The first-line treatment for those with opioid use disorder is opioid agonist therapy (OAT). This includes providing a medication that keeps the person away from abstinence, reduces their cravings, and prevents death from overdose in the event of a relapse. These drugs are the most effective treatment option for opioid use disorder and have been scientifically proven to save lives, even when people use fentanyl. When combined with counseling and addressing the social causes and consequences of addiction, the person can fully recover and relive their life. OAT is a long-term treatment and some people may take a few tries before it can fully improve.

“COVID has drastically changed the situation on the ground across Canada in terms of the opioid crisis and there needs to be living patterns that can be updated as circumstances change and new evidence evolves,” the doctor said. Peter Selby, science clinician, Addictions Division, and CAMH lead this initiative. “For example, we wanted to change some of the old rules that made it difficult to provide person-centered care and help people stay in treatment. This is key because the more people in treatment, the better they recover and the less chances are they will have to die from an opioid overdose. “

The new guidelines are updated with the most up-to-date information and clinically proven strategies to help patients overcome opioid addiction. These include up-to-date drug supply options, such as injectables, and expanding the list of medications for those who do not respond to traditional treatments. The guidelines also include fewer regulatory restrictions and new strategies to combat stigma to facilitate adherence to treatment.

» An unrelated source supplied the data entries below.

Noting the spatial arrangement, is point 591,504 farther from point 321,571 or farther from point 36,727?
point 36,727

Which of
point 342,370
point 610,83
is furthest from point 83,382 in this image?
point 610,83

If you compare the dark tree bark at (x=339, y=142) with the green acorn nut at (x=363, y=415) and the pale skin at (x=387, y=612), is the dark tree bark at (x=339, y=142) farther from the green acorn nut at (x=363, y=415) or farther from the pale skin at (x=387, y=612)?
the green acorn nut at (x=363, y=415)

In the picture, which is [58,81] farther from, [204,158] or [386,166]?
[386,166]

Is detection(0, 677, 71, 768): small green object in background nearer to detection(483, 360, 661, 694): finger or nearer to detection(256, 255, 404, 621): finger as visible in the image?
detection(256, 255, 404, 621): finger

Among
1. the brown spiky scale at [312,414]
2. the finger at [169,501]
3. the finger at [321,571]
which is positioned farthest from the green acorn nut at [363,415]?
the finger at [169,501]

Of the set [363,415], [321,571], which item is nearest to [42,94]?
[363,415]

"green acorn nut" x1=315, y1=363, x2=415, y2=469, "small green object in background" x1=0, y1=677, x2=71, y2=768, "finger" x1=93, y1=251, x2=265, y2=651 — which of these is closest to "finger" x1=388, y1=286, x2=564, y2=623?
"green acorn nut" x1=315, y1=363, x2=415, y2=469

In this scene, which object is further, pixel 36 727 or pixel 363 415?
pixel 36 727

“The OAT, like any other substance use treatment, must meet the individualized needs and goals of all patients,” added Dr. Narges Beyraghi, a psychiatrist at CAMH Addictions. “The recovery path is different for each individual and can be connected to different components of care during this process. This updated guideline has attempted to include gender, age, and others. problems that could be a barrier to accessing equitable care or attention. “

A CAMH study published in April found that a large number of people who regularly used opioids when the pandemic began reported increased fears of dying from an overdose, largely due to disruptions in the supply of street drugs that made drugs more expensive, were more difficult to obtain and of unknown origin. or power. Blockade measures across the country also increased the risk of people using them alone without anyone helping them in the event of an overdose. This risk was exacerbated by reduced access to damage reduction services, such as safe injection centers. All these factors made experts afraid that the COVID pandemic would make the opioid crisis more deadly and new. numbers recently published by Ontario Public Heath confirmed these fears, with a 60% increase in opioid deaths.

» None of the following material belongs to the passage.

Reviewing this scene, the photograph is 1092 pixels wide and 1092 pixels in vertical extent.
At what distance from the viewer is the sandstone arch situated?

Dr. Marina Reinecke, a medical consultant in the Manitoba College of Physicians and Surgeons Prescription Practice Program, said: “Opioid use disorder affects a large and diverse group of Canadians. In Manitoba, our patients live in urban, rural and and have diverse care needs. These needs often clash with unequal access to health care services. This aggravates the tragedy associated with this highly treatable disease. These guidelines provide evidence-based guidance and practical information for front-line physicians in all healthcare settings, allowing them to bring hope and health to Canadians where they live. ”

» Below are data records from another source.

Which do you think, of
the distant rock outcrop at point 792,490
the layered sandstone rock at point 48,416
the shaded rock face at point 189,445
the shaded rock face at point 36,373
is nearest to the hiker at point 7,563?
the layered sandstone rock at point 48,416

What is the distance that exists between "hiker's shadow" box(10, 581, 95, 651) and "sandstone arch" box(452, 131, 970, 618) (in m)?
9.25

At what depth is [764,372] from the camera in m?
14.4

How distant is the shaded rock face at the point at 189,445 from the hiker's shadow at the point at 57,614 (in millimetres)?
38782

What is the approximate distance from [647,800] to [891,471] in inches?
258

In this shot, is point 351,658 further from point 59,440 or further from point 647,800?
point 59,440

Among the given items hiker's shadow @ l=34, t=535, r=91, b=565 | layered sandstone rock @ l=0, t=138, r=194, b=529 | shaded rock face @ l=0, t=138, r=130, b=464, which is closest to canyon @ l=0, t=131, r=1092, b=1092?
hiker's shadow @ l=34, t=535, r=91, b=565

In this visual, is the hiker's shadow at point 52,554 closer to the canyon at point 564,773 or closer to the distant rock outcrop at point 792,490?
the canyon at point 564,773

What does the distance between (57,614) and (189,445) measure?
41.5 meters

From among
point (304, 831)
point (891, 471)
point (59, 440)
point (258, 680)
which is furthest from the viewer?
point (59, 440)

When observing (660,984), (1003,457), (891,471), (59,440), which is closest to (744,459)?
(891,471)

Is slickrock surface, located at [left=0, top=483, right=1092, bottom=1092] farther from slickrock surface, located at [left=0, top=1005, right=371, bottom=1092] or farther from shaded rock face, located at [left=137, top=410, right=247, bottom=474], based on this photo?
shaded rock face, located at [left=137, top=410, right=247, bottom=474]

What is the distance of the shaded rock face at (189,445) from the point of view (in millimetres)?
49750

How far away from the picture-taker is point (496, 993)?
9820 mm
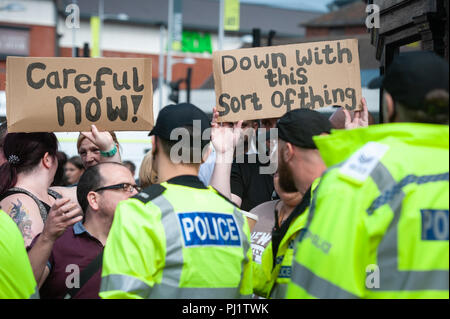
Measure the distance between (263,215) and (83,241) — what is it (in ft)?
3.57

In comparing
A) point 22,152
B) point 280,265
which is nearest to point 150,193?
point 280,265

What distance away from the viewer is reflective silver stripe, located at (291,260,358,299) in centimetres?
199

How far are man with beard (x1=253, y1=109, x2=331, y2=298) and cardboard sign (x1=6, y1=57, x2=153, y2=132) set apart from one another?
1.44m

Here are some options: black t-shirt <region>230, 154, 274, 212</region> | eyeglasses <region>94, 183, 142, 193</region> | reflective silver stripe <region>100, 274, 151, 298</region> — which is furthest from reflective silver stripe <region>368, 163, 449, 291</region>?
black t-shirt <region>230, 154, 274, 212</region>

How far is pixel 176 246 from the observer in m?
2.58

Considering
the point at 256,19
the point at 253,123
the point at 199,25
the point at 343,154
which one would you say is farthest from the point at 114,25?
the point at 343,154

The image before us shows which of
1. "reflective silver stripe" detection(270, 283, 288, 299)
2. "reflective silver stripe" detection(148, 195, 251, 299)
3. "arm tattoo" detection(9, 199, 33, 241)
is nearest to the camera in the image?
"reflective silver stripe" detection(148, 195, 251, 299)

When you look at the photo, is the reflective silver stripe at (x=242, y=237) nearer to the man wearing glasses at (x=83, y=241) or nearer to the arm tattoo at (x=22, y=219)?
the man wearing glasses at (x=83, y=241)

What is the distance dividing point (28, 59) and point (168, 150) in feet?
5.75

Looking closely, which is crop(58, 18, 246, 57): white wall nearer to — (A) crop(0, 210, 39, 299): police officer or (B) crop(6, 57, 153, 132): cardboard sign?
(B) crop(6, 57, 153, 132): cardboard sign

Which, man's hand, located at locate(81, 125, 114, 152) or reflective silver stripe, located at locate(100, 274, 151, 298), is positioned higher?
man's hand, located at locate(81, 125, 114, 152)

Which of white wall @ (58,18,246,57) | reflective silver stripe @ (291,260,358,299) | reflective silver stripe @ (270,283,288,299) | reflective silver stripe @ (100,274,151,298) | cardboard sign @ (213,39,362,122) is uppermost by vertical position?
white wall @ (58,18,246,57)

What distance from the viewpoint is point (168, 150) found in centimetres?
289

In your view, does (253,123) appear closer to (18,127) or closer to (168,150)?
(18,127)
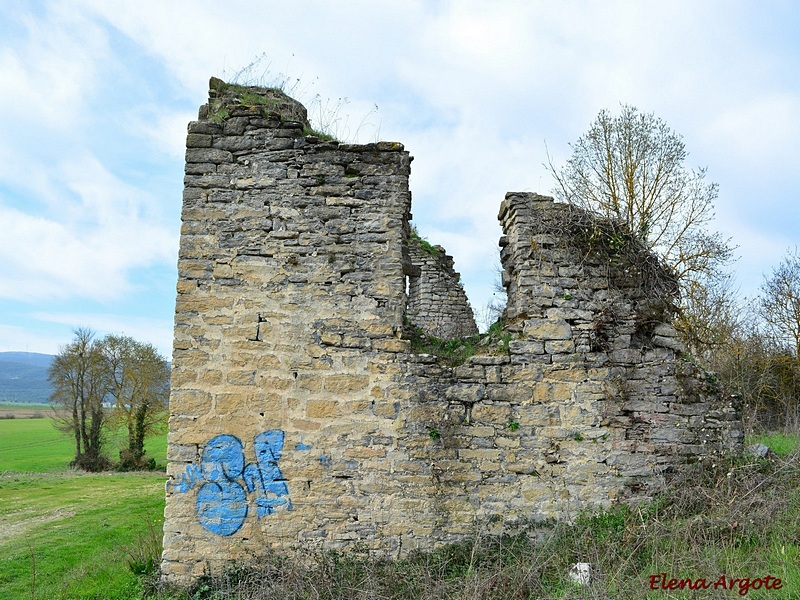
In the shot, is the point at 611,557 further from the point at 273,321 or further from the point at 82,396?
the point at 82,396

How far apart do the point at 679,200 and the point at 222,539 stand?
40.7 ft

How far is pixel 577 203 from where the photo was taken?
5621 mm

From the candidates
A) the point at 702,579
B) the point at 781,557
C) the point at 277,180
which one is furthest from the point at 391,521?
the point at 277,180

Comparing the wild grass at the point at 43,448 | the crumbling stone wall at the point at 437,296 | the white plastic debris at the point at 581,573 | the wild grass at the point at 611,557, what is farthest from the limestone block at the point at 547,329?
the wild grass at the point at 43,448

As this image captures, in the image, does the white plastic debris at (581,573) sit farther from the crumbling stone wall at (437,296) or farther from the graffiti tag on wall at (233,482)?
the crumbling stone wall at (437,296)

“However, the guidelines alone do not change the practice,” Dr. Beyraghi added. “What the practice of change means is a combination of policy changes to address stigma and structural and social education. We have several courses at CAMH that help providers acquire and improve their skills in dealing with people with use disorder in a humane and respectful way. We also have excellent resources for people who use opioids and their loved ones to make an informed science-based decision about treatment. ”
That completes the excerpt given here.